On 14/10/14 22:55, Chris Samuel wrote:
I'm curious after the recent storm about systemd to find out how many people have actually tried to use it?
Have been a user since version 44 was available in Debian for my servers, and on my desktops since I switched to Fedora 17. As a user with nowhere near as much technical expertise as others on this list, systemd has been nothing but awesome to me.
From a sysadmin perspective it makes my life easier by bringing service control up to (and beyond) the standard of Windows, which has been able to supervise processes since, gosh, I only started counting in Windows 2000.
From both a sysadmin and a user perspective, unit files are easier to write and more robust than writing init scripts. The syntax is not as friendly as upstart, but this is a minor detail.
From a user perspective, my system boots insanely quickly, no longer hangs on shutdown like upstart does (this is a known bug that is also linked to filesystem corruption -- can't be bothered finding the source for this, but is an open bug on Launchpad), and doesn't interfere with muscle memory by still being able to do "service foo restart".

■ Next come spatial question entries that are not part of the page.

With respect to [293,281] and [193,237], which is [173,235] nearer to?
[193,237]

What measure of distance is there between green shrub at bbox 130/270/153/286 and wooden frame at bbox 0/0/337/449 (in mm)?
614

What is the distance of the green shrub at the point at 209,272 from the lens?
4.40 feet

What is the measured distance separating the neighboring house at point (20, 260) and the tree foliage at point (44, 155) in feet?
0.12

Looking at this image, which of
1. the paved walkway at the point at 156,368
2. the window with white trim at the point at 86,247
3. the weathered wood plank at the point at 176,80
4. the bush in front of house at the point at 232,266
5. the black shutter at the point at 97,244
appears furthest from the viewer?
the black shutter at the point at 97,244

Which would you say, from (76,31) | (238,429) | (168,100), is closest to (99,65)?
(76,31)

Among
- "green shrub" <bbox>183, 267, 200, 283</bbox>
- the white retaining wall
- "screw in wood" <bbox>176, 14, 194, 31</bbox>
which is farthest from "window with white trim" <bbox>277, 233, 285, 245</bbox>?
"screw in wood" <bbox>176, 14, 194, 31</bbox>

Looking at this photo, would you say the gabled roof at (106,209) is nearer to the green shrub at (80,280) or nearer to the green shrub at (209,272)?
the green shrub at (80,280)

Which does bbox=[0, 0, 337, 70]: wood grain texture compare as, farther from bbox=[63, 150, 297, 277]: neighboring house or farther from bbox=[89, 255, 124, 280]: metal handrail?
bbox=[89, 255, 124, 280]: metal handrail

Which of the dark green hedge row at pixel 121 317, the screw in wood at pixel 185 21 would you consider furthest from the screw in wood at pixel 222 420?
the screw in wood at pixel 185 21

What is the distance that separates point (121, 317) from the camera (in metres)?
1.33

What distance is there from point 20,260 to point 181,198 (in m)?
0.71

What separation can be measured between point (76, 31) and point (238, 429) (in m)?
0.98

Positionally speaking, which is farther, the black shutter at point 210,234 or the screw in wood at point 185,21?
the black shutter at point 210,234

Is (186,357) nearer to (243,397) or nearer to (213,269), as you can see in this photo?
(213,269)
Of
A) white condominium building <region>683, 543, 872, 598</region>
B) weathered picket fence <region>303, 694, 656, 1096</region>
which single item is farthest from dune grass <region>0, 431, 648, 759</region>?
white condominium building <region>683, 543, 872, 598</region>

From a sysadmin perspective killing off pesky child processes is SO last century. You may well argue that every instance where child processes linger when the parent dies is a bug in the application. Well, good luck fixing every one. I'll see you next millennium. In the meantime, I'm enjoying getting actual work done.

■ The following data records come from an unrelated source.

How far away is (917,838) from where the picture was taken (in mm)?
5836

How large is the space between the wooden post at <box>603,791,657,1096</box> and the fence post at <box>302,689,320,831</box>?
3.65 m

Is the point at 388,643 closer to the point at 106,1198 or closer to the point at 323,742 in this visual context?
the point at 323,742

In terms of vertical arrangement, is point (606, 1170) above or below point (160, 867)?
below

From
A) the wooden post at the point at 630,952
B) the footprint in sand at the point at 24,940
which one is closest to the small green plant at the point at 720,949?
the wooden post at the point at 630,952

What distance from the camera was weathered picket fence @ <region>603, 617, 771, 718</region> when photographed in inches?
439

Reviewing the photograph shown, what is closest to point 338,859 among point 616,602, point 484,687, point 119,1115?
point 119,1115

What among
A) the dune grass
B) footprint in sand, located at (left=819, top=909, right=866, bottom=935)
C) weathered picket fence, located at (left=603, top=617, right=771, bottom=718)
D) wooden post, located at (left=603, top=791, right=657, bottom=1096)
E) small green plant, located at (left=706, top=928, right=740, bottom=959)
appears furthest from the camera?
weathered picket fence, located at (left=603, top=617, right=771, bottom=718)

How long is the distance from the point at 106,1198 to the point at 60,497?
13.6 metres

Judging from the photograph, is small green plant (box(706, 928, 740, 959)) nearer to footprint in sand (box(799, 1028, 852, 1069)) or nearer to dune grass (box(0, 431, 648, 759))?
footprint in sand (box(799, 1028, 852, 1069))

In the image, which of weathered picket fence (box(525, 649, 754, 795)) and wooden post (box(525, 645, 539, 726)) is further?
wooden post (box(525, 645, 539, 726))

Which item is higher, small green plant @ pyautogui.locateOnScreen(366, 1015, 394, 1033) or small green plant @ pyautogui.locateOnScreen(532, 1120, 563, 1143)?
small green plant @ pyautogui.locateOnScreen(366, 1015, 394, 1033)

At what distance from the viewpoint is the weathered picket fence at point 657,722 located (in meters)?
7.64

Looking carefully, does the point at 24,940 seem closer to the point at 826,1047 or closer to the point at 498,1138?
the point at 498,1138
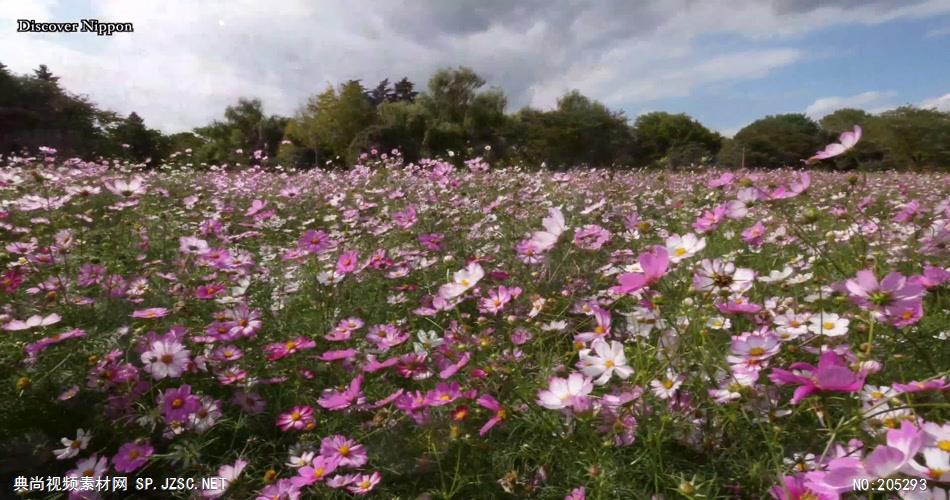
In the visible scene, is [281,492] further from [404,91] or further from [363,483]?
[404,91]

I find a good analogy for the way cgroups improves management is thinking about the ways in which virtualisation also improves management. If you people are going to rip out systemd and send me back to sysvinit because of technical reasons that I am not capable of arguing against, you are going to have to find a way to replicate all these useful features that I'm ACTUALLY using with an easy to learn config format (easier than configuring most things out there!) and even easier command line tools out of the box in any major distro. It's a classic case of technical purists telling the users what they should want, rather than actually giving users what they want. Before systemd came along I longed for the kind of stuff it could do! The alternatives I've seen talked about in the past week just don't cut the mustard in my book, as both a sysadmin and a user. Anything other than systemd is unacceptable in my view of the future.